= Loring Military Heritage Center =

The Loring Military Heritage Center, near Limestone, Maine and named for pilot Charles J. Loring, Jr., was founded in 2005 by prior service military personnel and civilians who lived in the area. The museum was founded to preserve the rich history of the base, and the memories of the people who served there.

The museum recently completed an addition in 2011. This addition was funded by various fundraisers that the Loring Military Heritage Center put on as well as grants from the Maine Community Grant Foundation. The large addition houses many artifacts from the former runway as well as a KC135 Jet Engine.

==History==
Loring Air Force Base, was an active service facility from 1953 to 1994. Prior to its dedication, it was known as Limestone Air Force Base, due to its being located in Limestone, Maine. Limestone Air Force Base was eventually renamed Loring Air Force Base in honor of Charles J. Loring, Jr., a Maine native and Medal of Honor recipient, who perished during the Korean War after crashing his plane into a gun emplacement, saving the lives of his fellow airmen. The indoor museum opened in 2006 within the base's old bank. The Loring Redevelopment Authority approved the center alongside an expansion of the Loring Defense Finance and Accounting Service. Current funding is obtained through donations, membership, gift shop sales, and admissions.
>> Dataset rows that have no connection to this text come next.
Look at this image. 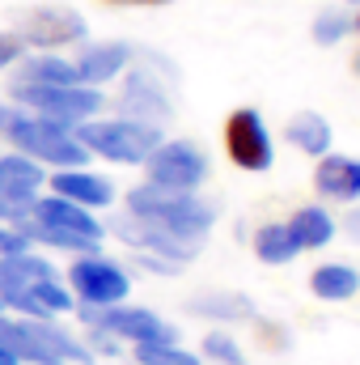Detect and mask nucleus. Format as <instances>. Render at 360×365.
Returning <instances> with one entry per match:
<instances>
[{
  "label": "nucleus",
  "instance_id": "nucleus-1",
  "mask_svg": "<svg viewBox=\"0 0 360 365\" xmlns=\"http://www.w3.org/2000/svg\"><path fill=\"white\" fill-rule=\"evenodd\" d=\"M21 238L26 242H43V247H55V251H73V255H90L102 247V221L93 217L90 208L64 200V195H34L30 200V212L17 221Z\"/></svg>",
  "mask_w": 360,
  "mask_h": 365
},
{
  "label": "nucleus",
  "instance_id": "nucleus-2",
  "mask_svg": "<svg viewBox=\"0 0 360 365\" xmlns=\"http://www.w3.org/2000/svg\"><path fill=\"white\" fill-rule=\"evenodd\" d=\"M127 212L166 230L170 238H179L186 247H203L212 221H216V204L199 200L195 191H170V187H153V182H140L127 191Z\"/></svg>",
  "mask_w": 360,
  "mask_h": 365
},
{
  "label": "nucleus",
  "instance_id": "nucleus-3",
  "mask_svg": "<svg viewBox=\"0 0 360 365\" xmlns=\"http://www.w3.org/2000/svg\"><path fill=\"white\" fill-rule=\"evenodd\" d=\"M0 136L13 145V153L38 162V166H55V170H68V166H85L90 153L85 145L73 136V128H60L17 102H0Z\"/></svg>",
  "mask_w": 360,
  "mask_h": 365
},
{
  "label": "nucleus",
  "instance_id": "nucleus-4",
  "mask_svg": "<svg viewBox=\"0 0 360 365\" xmlns=\"http://www.w3.org/2000/svg\"><path fill=\"white\" fill-rule=\"evenodd\" d=\"M0 340L17 353V361L30 365H90V349L68 336L64 327H55V319H9L0 310Z\"/></svg>",
  "mask_w": 360,
  "mask_h": 365
},
{
  "label": "nucleus",
  "instance_id": "nucleus-5",
  "mask_svg": "<svg viewBox=\"0 0 360 365\" xmlns=\"http://www.w3.org/2000/svg\"><path fill=\"white\" fill-rule=\"evenodd\" d=\"M73 136L85 145V153H97L106 162H119V166H144V158L162 145V128L157 123H144V119H127V115H115V119H85L73 128Z\"/></svg>",
  "mask_w": 360,
  "mask_h": 365
},
{
  "label": "nucleus",
  "instance_id": "nucleus-6",
  "mask_svg": "<svg viewBox=\"0 0 360 365\" xmlns=\"http://www.w3.org/2000/svg\"><path fill=\"white\" fill-rule=\"evenodd\" d=\"M9 98H13L17 106H26V110L51 119V123H60V128H77V123L93 119V115L106 106L102 90L81 86V81H77V86H21V81H13V86H9Z\"/></svg>",
  "mask_w": 360,
  "mask_h": 365
},
{
  "label": "nucleus",
  "instance_id": "nucleus-7",
  "mask_svg": "<svg viewBox=\"0 0 360 365\" xmlns=\"http://www.w3.org/2000/svg\"><path fill=\"white\" fill-rule=\"evenodd\" d=\"M81 319L93 331H102L110 340H127V344H170V340H179V331L162 314H153L144 306H123V302L119 306H102V310L81 306Z\"/></svg>",
  "mask_w": 360,
  "mask_h": 365
},
{
  "label": "nucleus",
  "instance_id": "nucleus-8",
  "mask_svg": "<svg viewBox=\"0 0 360 365\" xmlns=\"http://www.w3.org/2000/svg\"><path fill=\"white\" fill-rule=\"evenodd\" d=\"M17 34L30 51H60V47L85 43L90 26L68 4H34L26 13H17Z\"/></svg>",
  "mask_w": 360,
  "mask_h": 365
},
{
  "label": "nucleus",
  "instance_id": "nucleus-9",
  "mask_svg": "<svg viewBox=\"0 0 360 365\" xmlns=\"http://www.w3.org/2000/svg\"><path fill=\"white\" fill-rule=\"evenodd\" d=\"M68 284H73V297H77L81 306H93V310H102V306H119V302L132 293L127 272H123L115 259H102L97 251L77 255V264L68 268Z\"/></svg>",
  "mask_w": 360,
  "mask_h": 365
},
{
  "label": "nucleus",
  "instance_id": "nucleus-10",
  "mask_svg": "<svg viewBox=\"0 0 360 365\" xmlns=\"http://www.w3.org/2000/svg\"><path fill=\"white\" fill-rule=\"evenodd\" d=\"M144 170L153 187H170V191H195L199 182L208 179V158L199 145L191 140H162L149 158H144Z\"/></svg>",
  "mask_w": 360,
  "mask_h": 365
},
{
  "label": "nucleus",
  "instance_id": "nucleus-11",
  "mask_svg": "<svg viewBox=\"0 0 360 365\" xmlns=\"http://www.w3.org/2000/svg\"><path fill=\"white\" fill-rule=\"evenodd\" d=\"M225 153L233 158V166H242V170H271V162H275V145H271V132L268 123H263V115L259 110H250V106H242V110H233L229 119H225Z\"/></svg>",
  "mask_w": 360,
  "mask_h": 365
},
{
  "label": "nucleus",
  "instance_id": "nucleus-12",
  "mask_svg": "<svg viewBox=\"0 0 360 365\" xmlns=\"http://www.w3.org/2000/svg\"><path fill=\"white\" fill-rule=\"evenodd\" d=\"M119 115H127V119H144V123H157V128L174 115L170 90L162 86V77H157L149 64H127L123 93H119Z\"/></svg>",
  "mask_w": 360,
  "mask_h": 365
},
{
  "label": "nucleus",
  "instance_id": "nucleus-13",
  "mask_svg": "<svg viewBox=\"0 0 360 365\" xmlns=\"http://www.w3.org/2000/svg\"><path fill=\"white\" fill-rule=\"evenodd\" d=\"M51 276H55L51 259L34 255L30 247L26 251H13V255H0V302L21 314L26 302H30V289L43 284V280H51Z\"/></svg>",
  "mask_w": 360,
  "mask_h": 365
},
{
  "label": "nucleus",
  "instance_id": "nucleus-14",
  "mask_svg": "<svg viewBox=\"0 0 360 365\" xmlns=\"http://www.w3.org/2000/svg\"><path fill=\"white\" fill-rule=\"evenodd\" d=\"M115 234L127 242V247H136L140 251V259H162V264H186V259H195V247H186L179 238H170L166 230H157V225H149V221H140V217H119L115 221Z\"/></svg>",
  "mask_w": 360,
  "mask_h": 365
},
{
  "label": "nucleus",
  "instance_id": "nucleus-15",
  "mask_svg": "<svg viewBox=\"0 0 360 365\" xmlns=\"http://www.w3.org/2000/svg\"><path fill=\"white\" fill-rule=\"evenodd\" d=\"M132 56H136V51H132L127 43H81V51H77V60H73L77 81L102 90L106 81H115V77L127 73Z\"/></svg>",
  "mask_w": 360,
  "mask_h": 365
},
{
  "label": "nucleus",
  "instance_id": "nucleus-16",
  "mask_svg": "<svg viewBox=\"0 0 360 365\" xmlns=\"http://www.w3.org/2000/svg\"><path fill=\"white\" fill-rule=\"evenodd\" d=\"M51 191L64 195V200H73V204H81V208H90V212L115 204V182L102 179V175H93V170H85V166L55 170V175H51Z\"/></svg>",
  "mask_w": 360,
  "mask_h": 365
},
{
  "label": "nucleus",
  "instance_id": "nucleus-17",
  "mask_svg": "<svg viewBox=\"0 0 360 365\" xmlns=\"http://www.w3.org/2000/svg\"><path fill=\"white\" fill-rule=\"evenodd\" d=\"M314 187H318V195L339 200V204L360 200V158L322 153V162H318V170H314Z\"/></svg>",
  "mask_w": 360,
  "mask_h": 365
},
{
  "label": "nucleus",
  "instance_id": "nucleus-18",
  "mask_svg": "<svg viewBox=\"0 0 360 365\" xmlns=\"http://www.w3.org/2000/svg\"><path fill=\"white\" fill-rule=\"evenodd\" d=\"M13 68H17L13 81H21V86H77L73 60H64L55 51H26Z\"/></svg>",
  "mask_w": 360,
  "mask_h": 365
},
{
  "label": "nucleus",
  "instance_id": "nucleus-19",
  "mask_svg": "<svg viewBox=\"0 0 360 365\" xmlns=\"http://www.w3.org/2000/svg\"><path fill=\"white\" fill-rule=\"evenodd\" d=\"M43 182H47V175H43L38 162H30V158H21V153H4V158H0V195L30 204V200L43 191Z\"/></svg>",
  "mask_w": 360,
  "mask_h": 365
},
{
  "label": "nucleus",
  "instance_id": "nucleus-20",
  "mask_svg": "<svg viewBox=\"0 0 360 365\" xmlns=\"http://www.w3.org/2000/svg\"><path fill=\"white\" fill-rule=\"evenodd\" d=\"M284 136H288V145H297V149L309 153V158H322V153L331 149V123H327L322 115H314V110L292 115L288 128H284Z\"/></svg>",
  "mask_w": 360,
  "mask_h": 365
},
{
  "label": "nucleus",
  "instance_id": "nucleus-21",
  "mask_svg": "<svg viewBox=\"0 0 360 365\" xmlns=\"http://www.w3.org/2000/svg\"><path fill=\"white\" fill-rule=\"evenodd\" d=\"M288 230H292V238H297V247L301 251H318V247H327L331 238H335V221H331V212L327 208H297L292 212V221H288Z\"/></svg>",
  "mask_w": 360,
  "mask_h": 365
},
{
  "label": "nucleus",
  "instance_id": "nucleus-22",
  "mask_svg": "<svg viewBox=\"0 0 360 365\" xmlns=\"http://www.w3.org/2000/svg\"><path fill=\"white\" fill-rule=\"evenodd\" d=\"M309 289L322 297V302H348L360 289V272L348 264H322L318 272L309 276Z\"/></svg>",
  "mask_w": 360,
  "mask_h": 365
},
{
  "label": "nucleus",
  "instance_id": "nucleus-23",
  "mask_svg": "<svg viewBox=\"0 0 360 365\" xmlns=\"http://www.w3.org/2000/svg\"><path fill=\"white\" fill-rule=\"evenodd\" d=\"M255 255L263 259V264H288V259H297L301 255V247H297V238H292V230H288V221L284 225H263L259 234H255Z\"/></svg>",
  "mask_w": 360,
  "mask_h": 365
},
{
  "label": "nucleus",
  "instance_id": "nucleus-24",
  "mask_svg": "<svg viewBox=\"0 0 360 365\" xmlns=\"http://www.w3.org/2000/svg\"><path fill=\"white\" fill-rule=\"evenodd\" d=\"M191 310L203 314V319H250L255 314V306L238 293H203V297L191 302Z\"/></svg>",
  "mask_w": 360,
  "mask_h": 365
},
{
  "label": "nucleus",
  "instance_id": "nucleus-25",
  "mask_svg": "<svg viewBox=\"0 0 360 365\" xmlns=\"http://www.w3.org/2000/svg\"><path fill=\"white\" fill-rule=\"evenodd\" d=\"M136 365H199V357L179 349V340H170V344H136Z\"/></svg>",
  "mask_w": 360,
  "mask_h": 365
},
{
  "label": "nucleus",
  "instance_id": "nucleus-26",
  "mask_svg": "<svg viewBox=\"0 0 360 365\" xmlns=\"http://www.w3.org/2000/svg\"><path fill=\"white\" fill-rule=\"evenodd\" d=\"M348 34H352V17H344L339 9H327V13L314 17V38H318L322 47H331V43H339V38H348Z\"/></svg>",
  "mask_w": 360,
  "mask_h": 365
},
{
  "label": "nucleus",
  "instance_id": "nucleus-27",
  "mask_svg": "<svg viewBox=\"0 0 360 365\" xmlns=\"http://www.w3.org/2000/svg\"><path fill=\"white\" fill-rule=\"evenodd\" d=\"M203 357H212V361H221V365H246L238 340H229V336H221V331L203 336Z\"/></svg>",
  "mask_w": 360,
  "mask_h": 365
},
{
  "label": "nucleus",
  "instance_id": "nucleus-28",
  "mask_svg": "<svg viewBox=\"0 0 360 365\" xmlns=\"http://www.w3.org/2000/svg\"><path fill=\"white\" fill-rule=\"evenodd\" d=\"M26 51H30V47L21 43V34H17V30H0V73H4V68H13Z\"/></svg>",
  "mask_w": 360,
  "mask_h": 365
},
{
  "label": "nucleus",
  "instance_id": "nucleus-29",
  "mask_svg": "<svg viewBox=\"0 0 360 365\" xmlns=\"http://www.w3.org/2000/svg\"><path fill=\"white\" fill-rule=\"evenodd\" d=\"M30 242L21 238V230L17 225H0V255H13V251H26Z\"/></svg>",
  "mask_w": 360,
  "mask_h": 365
},
{
  "label": "nucleus",
  "instance_id": "nucleus-30",
  "mask_svg": "<svg viewBox=\"0 0 360 365\" xmlns=\"http://www.w3.org/2000/svg\"><path fill=\"white\" fill-rule=\"evenodd\" d=\"M30 212V204H21V200H9V195H0V221L4 225H17L21 217Z\"/></svg>",
  "mask_w": 360,
  "mask_h": 365
},
{
  "label": "nucleus",
  "instance_id": "nucleus-31",
  "mask_svg": "<svg viewBox=\"0 0 360 365\" xmlns=\"http://www.w3.org/2000/svg\"><path fill=\"white\" fill-rule=\"evenodd\" d=\"M344 230H348V238H356V242H360V208H352V212H348Z\"/></svg>",
  "mask_w": 360,
  "mask_h": 365
},
{
  "label": "nucleus",
  "instance_id": "nucleus-32",
  "mask_svg": "<svg viewBox=\"0 0 360 365\" xmlns=\"http://www.w3.org/2000/svg\"><path fill=\"white\" fill-rule=\"evenodd\" d=\"M0 365H21V361H17V353H13L4 340H0Z\"/></svg>",
  "mask_w": 360,
  "mask_h": 365
},
{
  "label": "nucleus",
  "instance_id": "nucleus-33",
  "mask_svg": "<svg viewBox=\"0 0 360 365\" xmlns=\"http://www.w3.org/2000/svg\"><path fill=\"white\" fill-rule=\"evenodd\" d=\"M110 4H170V0H110Z\"/></svg>",
  "mask_w": 360,
  "mask_h": 365
},
{
  "label": "nucleus",
  "instance_id": "nucleus-34",
  "mask_svg": "<svg viewBox=\"0 0 360 365\" xmlns=\"http://www.w3.org/2000/svg\"><path fill=\"white\" fill-rule=\"evenodd\" d=\"M352 30H356V34H360V13H356V17H352Z\"/></svg>",
  "mask_w": 360,
  "mask_h": 365
},
{
  "label": "nucleus",
  "instance_id": "nucleus-35",
  "mask_svg": "<svg viewBox=\"0 0 360 365\" xmlns=\"http://www.w3.org/2000/svg\"><path fill=\"white\" fill-rule=\"evenodd\" d=\"M352 68H356V73H360V51H356V60H352Z\"/></svg>",
  "mask_w": 360,
  "mask_h": 365
},
{
  "label": "nucleus",
  "instance_id": "nucleus-36",
  "mask_svg": "<svg viewBox=\"0 0 360 365\" xmlns=\"http://www.w3.org/2000/svg\"><path fill=\"white\" fill-rule=\"evenodd\" d=\"M348 4H360V0H348Z\"/></svg>",
  "mask_w": 360,
  "mask_h": 365
},
{
  "label": "nucleus",
  "instance_id": "nucleus-37",
  "mask_svg": "<svg viewBox=\"0 0 360 365\" xmlns=\"http://www.w3.org/2000/svg\"><path fill=\"white\" fill-rule=\"evenodd\" d=\"M0 310H4V302H0Z\"/></svg>",
  "mask_w": 360,
  "mask_h": 365
}]
</instances>
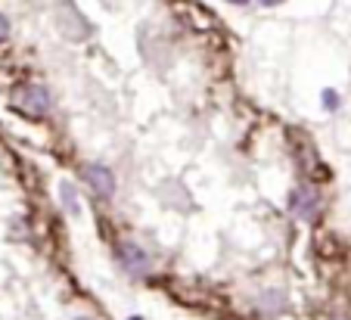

In 2007, the center expressed interest in acquiring a missile from the local American Legion chapter in Presque Isle, in order to restore it. The museum helped to also catalog artifacts from the base's former heating plant, which took two tries to demolish it In August 2012, the Center hosted the base's first official reunion. The reunion proved to be a success as 700+ people from as far as Alaska attended the event.

2014 saw the Center host a second reunion at Loring. This event saw many more prior Loring Veterans, Civilians, Families and interested people come out to enjoy the weekend. Many former base areas were opened to allow visitors a chance to see, what Loring was all about. A dinner dance on Saturday hosted by the Center which brought together 110 people who shared stories about the Center and life at Loring A.F.B. On Sunday a driving tour was held at the former Weapons Storage Area.

==Displays==
The museum contains an AGM-28 Hound Dog missile, various mementos from the base's history, and other displays. The missile also has been painted in authentic markings which it would have carried when it was stationed at Loring. Additionally, the center contains mementos from the base's former Central Heat Plant, which was demolished in 2011. According to the center, this was done because many people were interested in seeing the plant's history preserved.